I have a lot of soup: Nine containers of homemade frozen soup and thirteen cans of store-purchased soup at current count. Most of it is chicken soup of some kind, given with love - and crackers. Both the love and the soup are deeply appreciated and needed now because in a few days I will go through another round of chemotherapy for my breast cancer. And, I know I will be unable to leave home for two weeks – the first week due to my symptoms from the chemo, the second because my white blood cell counts will be too low to be around people in public places like grocery stores.
Because I have a loving extended family, I don’t really have to count soup and crackers to feel secure and cared for. My sister will travel over from Michigan to Chicago - where I live -and help me through that often-difficult first week after chemo. She has been with me week after week surrounding me with care. Other family members will check in, anxious to help out (I have funny stories about craving a certain snack and ending up with a party-sized portion, capable of feeding a small nation!). I also have coworkers, professional acquaintances and even neighbors who have reached out to me in love with cards, gifts and flowers. One day, my neighbor and I met in the middle of the street: I was bringing her chicken soup to speed her recovery from a small TIA just as she was bringing me chicken soup to help to help during my next “chemo week.”
I was diagnosed with breast and uterine cancer within days after a routine visit to my gynecologist this past summer.
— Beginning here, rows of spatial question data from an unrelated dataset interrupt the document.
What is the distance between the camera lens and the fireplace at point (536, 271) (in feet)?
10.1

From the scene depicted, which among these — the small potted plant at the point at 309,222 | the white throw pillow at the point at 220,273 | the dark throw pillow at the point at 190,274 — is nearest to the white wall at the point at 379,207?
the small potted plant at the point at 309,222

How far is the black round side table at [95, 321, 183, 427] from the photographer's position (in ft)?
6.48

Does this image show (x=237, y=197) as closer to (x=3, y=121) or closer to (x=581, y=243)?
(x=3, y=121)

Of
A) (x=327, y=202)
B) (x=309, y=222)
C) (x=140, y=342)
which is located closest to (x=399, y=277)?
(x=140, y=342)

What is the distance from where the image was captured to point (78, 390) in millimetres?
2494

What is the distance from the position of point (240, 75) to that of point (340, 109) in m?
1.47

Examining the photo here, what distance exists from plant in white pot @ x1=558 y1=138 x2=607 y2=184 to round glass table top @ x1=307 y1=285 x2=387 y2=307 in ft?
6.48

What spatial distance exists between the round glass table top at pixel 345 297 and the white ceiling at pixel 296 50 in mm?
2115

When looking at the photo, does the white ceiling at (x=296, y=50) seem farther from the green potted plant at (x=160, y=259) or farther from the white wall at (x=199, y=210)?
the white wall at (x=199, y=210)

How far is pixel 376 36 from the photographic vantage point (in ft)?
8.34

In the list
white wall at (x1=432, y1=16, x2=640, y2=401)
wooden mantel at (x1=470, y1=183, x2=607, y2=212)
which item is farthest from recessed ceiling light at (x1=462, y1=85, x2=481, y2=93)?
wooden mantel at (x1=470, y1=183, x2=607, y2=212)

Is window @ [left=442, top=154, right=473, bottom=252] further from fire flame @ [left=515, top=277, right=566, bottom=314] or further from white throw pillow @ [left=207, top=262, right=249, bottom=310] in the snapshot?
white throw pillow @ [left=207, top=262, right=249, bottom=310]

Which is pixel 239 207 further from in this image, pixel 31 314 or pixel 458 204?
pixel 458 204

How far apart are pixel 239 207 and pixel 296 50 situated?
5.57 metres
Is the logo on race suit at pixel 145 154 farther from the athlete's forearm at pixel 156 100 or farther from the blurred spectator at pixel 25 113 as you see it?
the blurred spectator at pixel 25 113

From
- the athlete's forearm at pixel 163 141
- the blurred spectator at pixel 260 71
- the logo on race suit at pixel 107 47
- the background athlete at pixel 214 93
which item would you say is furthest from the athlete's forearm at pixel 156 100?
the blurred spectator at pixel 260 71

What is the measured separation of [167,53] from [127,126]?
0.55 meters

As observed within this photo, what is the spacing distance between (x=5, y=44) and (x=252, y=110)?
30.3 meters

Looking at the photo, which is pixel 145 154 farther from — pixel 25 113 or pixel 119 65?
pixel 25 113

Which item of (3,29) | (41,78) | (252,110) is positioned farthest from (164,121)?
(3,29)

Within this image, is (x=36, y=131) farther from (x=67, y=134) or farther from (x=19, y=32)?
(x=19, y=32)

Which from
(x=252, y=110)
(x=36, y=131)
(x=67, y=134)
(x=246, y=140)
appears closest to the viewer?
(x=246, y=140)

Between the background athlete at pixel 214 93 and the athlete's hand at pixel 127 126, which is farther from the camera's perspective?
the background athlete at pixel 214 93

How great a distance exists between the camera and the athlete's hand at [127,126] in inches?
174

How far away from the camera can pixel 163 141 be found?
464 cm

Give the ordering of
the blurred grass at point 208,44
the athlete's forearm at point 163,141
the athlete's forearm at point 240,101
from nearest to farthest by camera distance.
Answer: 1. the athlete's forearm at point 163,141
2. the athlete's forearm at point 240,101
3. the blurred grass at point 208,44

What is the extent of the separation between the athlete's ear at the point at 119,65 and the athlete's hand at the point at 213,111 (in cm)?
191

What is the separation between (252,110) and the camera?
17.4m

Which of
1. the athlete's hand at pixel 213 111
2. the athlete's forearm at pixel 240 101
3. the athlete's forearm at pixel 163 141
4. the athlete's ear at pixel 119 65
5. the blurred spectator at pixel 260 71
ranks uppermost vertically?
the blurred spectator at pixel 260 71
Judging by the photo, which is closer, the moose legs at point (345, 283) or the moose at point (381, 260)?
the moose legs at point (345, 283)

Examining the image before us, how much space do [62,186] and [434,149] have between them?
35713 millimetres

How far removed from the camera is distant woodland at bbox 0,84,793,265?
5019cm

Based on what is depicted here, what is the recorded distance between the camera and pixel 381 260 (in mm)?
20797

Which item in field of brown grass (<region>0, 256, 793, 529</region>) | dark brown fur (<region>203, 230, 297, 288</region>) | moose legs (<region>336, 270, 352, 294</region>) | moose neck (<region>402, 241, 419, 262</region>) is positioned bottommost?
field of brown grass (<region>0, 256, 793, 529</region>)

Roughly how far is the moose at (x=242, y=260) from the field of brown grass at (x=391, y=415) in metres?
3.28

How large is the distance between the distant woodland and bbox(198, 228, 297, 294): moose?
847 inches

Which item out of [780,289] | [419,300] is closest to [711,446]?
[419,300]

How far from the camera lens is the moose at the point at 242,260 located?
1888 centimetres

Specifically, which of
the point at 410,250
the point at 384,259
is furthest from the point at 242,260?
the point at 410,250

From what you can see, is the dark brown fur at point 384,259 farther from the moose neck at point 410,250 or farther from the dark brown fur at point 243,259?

The last time anyone in my extended family can remember cancer affecting any of us was over 50 years ago. So, while I was smart enough to know I was not immune to the illness, the diagnosis still came as a terrible shock.
At least now, people know what to do. They call and write, bring flowers and party trays, and deliver freezer-fuls of chicken soup. They tell me I am brave and to keep on fighting.
But, what so many of these truly kind people don’t recognize is that I’ve been fighting nearly all of my life, certainly for the past 40 years. And I’ve got to say that the opponent I’ve been up against — mental illness — has been far tougher, more relentless, and more enduring than any cancer. Coping with and moving into recovery against mental illness has been the fight of my life.
I have lived with and recovered despite my own mental health challenges. I have worked in leadership positions within nationally known organizations for over twenty years. I have struggled to learn how to support peers, family members, and friends living with mental illnesses. And, I have striven to figure out what I or anyone could do to help my sister, who eventually died - a suicide.
So this is the problem with chicken soup – not now, but back then. No neighbors made me chicken soup when I was so ill that it took all my courage to claw my way out of the house. They didn’t recognize my courage when I had to force my way through a headwind of gut-wrenching despair to get to work, walk the dog, or buy groceries. And, just as sad, I never thought to give a container of soup to friends, loved ones, or co-workers to comfort them when their lives brought burdens that seemed, for a time, too heavy to bear.
As an advocate, I have often said - and have often heard peers say that mental health issues are not considered “casserole worthy.” We think nothing of providing a casserole for a neighbor or acquaintance dealing with a painful physical injury or illness, but somehow, mental illnesses are still considered too shameful or embarrassing to easily or openly acknowledge in such a way. And even those of who should know better – those of us in the behavioral health field, peers and providers alike – still miss the mark.
Beneath my genuine gratitude, there’s more than a twinge of sadness at when I look at all of that soup and consider the goodness of all who brought it to me. Where was this physical embodiment of support for all those years of mental illness? Why couldn’t it have been available then, when I faced those difficult and painful days? And, why isn’t it available now for my peers, those who are currently struggling?
Let me share two pictures with you (in the photo gallery to the left). The first shows me during the height of one of my mental health struggles. It is a popular and well circulated picture among family because - let’s face it - my dog is darn cute. But I find it difficult to look at this picture, because I see only deep despair, a woman hanging on to life by her fingertips.
Yet, it seemed that no one else could see that. To the few that did see me more clearly, there was little clarity about what they could do to help. In retrospect, I know I was loved, but there was no chicken soup for me during these months and years of struggle. No cards, emails, calls, flowers. None of the embodiment of love that I see today.
And next in the gallery is the second picture. Here I am, in all my bald self as I go through chemo. So yeah, I am not attractive, big deal. But my eyes are clear, my smile is real. What I am going through is not easy or pleasant, but I guarantee you I am nowhere near as close to death as I was in the last picture. And I have twenty one containers of soup to help me recover.